■ **Job 1**
In the discussion of urllib.quote and Unicode, write out the stretch from "There is another" through "of unicode inputs." word for word.
■ **Job 2**
Pick up the discussion of urllib.quote and Unicode after its last sentence and carry it on.

■ **Document text**
□ □ □

In the end, I rewrote the entire family of urllib.quote and unquote
functions; they're now Unicode compliant and accept additional encoding
and errors arguments to handle this.

They were never backported to the 2.x branch; maybe we should do so.
Note that the code is quite different and considerably more complex due
to all the new issues with Unicode strings.
msg101043 - (view) Author: Matt Giuca (mgiuca) Date: 2010-03-14 08:46
I've finally gotten around to a complete analysis of this code. I have a code/test/documentation patch which fixes the issue without any code breakage.

There is another bug in quote which I've found and fixed with this patch: If the 'safe' parameter is unicode, it raises a UnicodeDecodeError.

I have backported all of the 'quote' test cases from Python 3 (which I wrote) to Python 2. This exposed the reported bug as well as the above one. It's good to have a much larger set of test cases to work with. It tests things like all combinations of str/unicode, as well as non-ASCII byte string input and all manner of unicode inputs.

The bugfix itself comes from Python 3 (this has already been approved, over many months, by Guido, so I am hoping a similar change can get pushed through into Python 2 fairly easily). The solution is to add "encoding" and "errors" arguments to 'quote', and have quote encode the unicode string before anything else. 'encoding' defaults to 'utf-8'. So:

>>> quote(u'/El Niño/')
'/El%20Ni%C3%B1o/'

which is typically the desired behaviour. (Note that URI syntax does not cover Unicode strings; it merely says to encode them with some encoding, recommended but not required UTF-8, and then percent-encode those.)

□ □ □

■ **Extracted records**
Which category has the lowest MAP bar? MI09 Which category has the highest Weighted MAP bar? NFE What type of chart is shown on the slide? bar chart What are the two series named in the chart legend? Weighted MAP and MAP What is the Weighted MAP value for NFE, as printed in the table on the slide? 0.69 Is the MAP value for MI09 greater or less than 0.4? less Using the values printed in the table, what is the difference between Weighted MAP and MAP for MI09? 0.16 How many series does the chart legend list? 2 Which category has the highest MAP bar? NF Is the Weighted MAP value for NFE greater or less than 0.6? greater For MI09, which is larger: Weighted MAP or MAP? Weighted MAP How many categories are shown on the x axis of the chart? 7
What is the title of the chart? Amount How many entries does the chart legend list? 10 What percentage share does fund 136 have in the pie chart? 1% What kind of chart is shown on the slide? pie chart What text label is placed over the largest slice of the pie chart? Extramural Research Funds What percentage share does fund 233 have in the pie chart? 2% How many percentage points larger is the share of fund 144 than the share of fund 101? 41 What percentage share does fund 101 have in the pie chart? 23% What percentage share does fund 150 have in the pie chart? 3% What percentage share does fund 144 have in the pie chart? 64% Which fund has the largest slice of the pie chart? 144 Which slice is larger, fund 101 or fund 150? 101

□ □ □

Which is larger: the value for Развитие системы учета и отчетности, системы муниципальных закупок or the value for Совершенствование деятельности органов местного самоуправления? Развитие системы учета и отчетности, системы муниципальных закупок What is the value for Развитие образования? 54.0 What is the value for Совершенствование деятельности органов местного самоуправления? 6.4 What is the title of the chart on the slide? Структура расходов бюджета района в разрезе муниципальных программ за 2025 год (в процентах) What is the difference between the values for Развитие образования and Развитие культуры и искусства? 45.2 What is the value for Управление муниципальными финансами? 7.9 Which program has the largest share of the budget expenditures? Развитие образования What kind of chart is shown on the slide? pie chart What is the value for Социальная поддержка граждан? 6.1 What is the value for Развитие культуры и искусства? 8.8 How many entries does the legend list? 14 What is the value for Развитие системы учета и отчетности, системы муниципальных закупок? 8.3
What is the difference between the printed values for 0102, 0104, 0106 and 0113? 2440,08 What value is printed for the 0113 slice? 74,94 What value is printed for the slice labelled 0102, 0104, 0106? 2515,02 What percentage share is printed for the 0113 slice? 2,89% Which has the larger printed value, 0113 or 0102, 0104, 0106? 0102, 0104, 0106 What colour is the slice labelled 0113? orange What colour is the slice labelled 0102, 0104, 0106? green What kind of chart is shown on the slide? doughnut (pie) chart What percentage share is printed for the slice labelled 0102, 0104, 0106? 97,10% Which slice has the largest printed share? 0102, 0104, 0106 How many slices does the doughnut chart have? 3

□ □ □

■ **Task result 1**
There is another bug in quote which I've found and fixed with this patch: If the 'safe' parameter is unicode, it raises a UnicodeDecodeError.

I have backported all of the 'quote' test cases from Python 3 (which I wrote) to Python 2. This exposed the reported bug as well as the above one. It's good to have a much larger set of test cases to work with. It tests things like all combinations of str/unicode, as well as non-ASCII byte string input and all manner of unicode inputs.

■ **Task result 2**
With this patch, quote *always* returns a str, even on unicode input. I think that makes sense, because a URI is, by definition, an ASCII string. It could easily be made to return a unicode instead.

The other fix is for 'safe'. If 'safe' is a byte string we don't touch it. But if it is a Unicode string, we throw away all non-ASCII bytes. This means you can't make *characters* safe, only *bytes*, since URIs deal with bytes. In Python 3, we go further and throw away all non-ASCII bytes from 'safe' as well, so you can only make ASCII bytes safe. For this patch, I didn't go that far, for backwards compatibility reasons.

Also updated documentation.

In summary, this patch makes 'quote' fully Unicode compliant. It does not change any existing behaviour which wouldn't previously have thrown an exception, so it can't possibly break any existing code (unless it's relying on the exception being thrown).

(A minor change I made was replacing the line "cachekey = (safe, always_safe)" with "cachekey = safe". This avoids unnecessary work of hashing always_safe and the tuple, since always_safe doesn't change. It doesn't affect the behaviour.)

Note: I've also backported the 'unquote' test cases from Python 3 and found a few more bugs. I'm going to report them separately, with patches.
msg107104 - (view) Author: AdamN (adamnelson) Date: 2010-06-04 21:22
Nudge.  Somebody with the authority needs to increment the stage to "patch review".
msg110587 - (view) Author: Mark Lawrence (BreamoreBoy) * Date: 2010-07-17 17:58
I've run an eye over this and don't see any problems, particularly in the light of msg101043.  Only 2.7 is affected as the fix has been backported from py3k.  Please can we go forward with this.
msg110623 - (view) Author: Senthil Kumaran (orsenthil) * (Python committer) Date: 2010-07-18 02:29
Incidentally, I was working on this yeserterday. Some minor changes were required in the patch as quote had undergone changes. 

Fixed and committed in revision 82940.

Thanks to Matt Giuca for this.
msg110702 - (view) Author: Matt Giuca (mgiuca) Date: 2010-07-19 01:21
Thanks for doing that, Senthil.
msg110730 - (view) Author: Antoine Pitrou (pitrou) * (Python committer) Date: 2010-07-19 10:53
Senthil, have you read my comment on python-checkins?
Couldn't this have been fixed without introducing a new API in a bugfix branch?
msg110731 - (view) Author: Senthil Kumaran (orsenthil) * (Python committer) Date: 2010-07-19 11:06
I just checked your comment in the checkins list.

I saw this is as bug-fix, which was leading to change in the signature of the quote function, still in backward compatible way.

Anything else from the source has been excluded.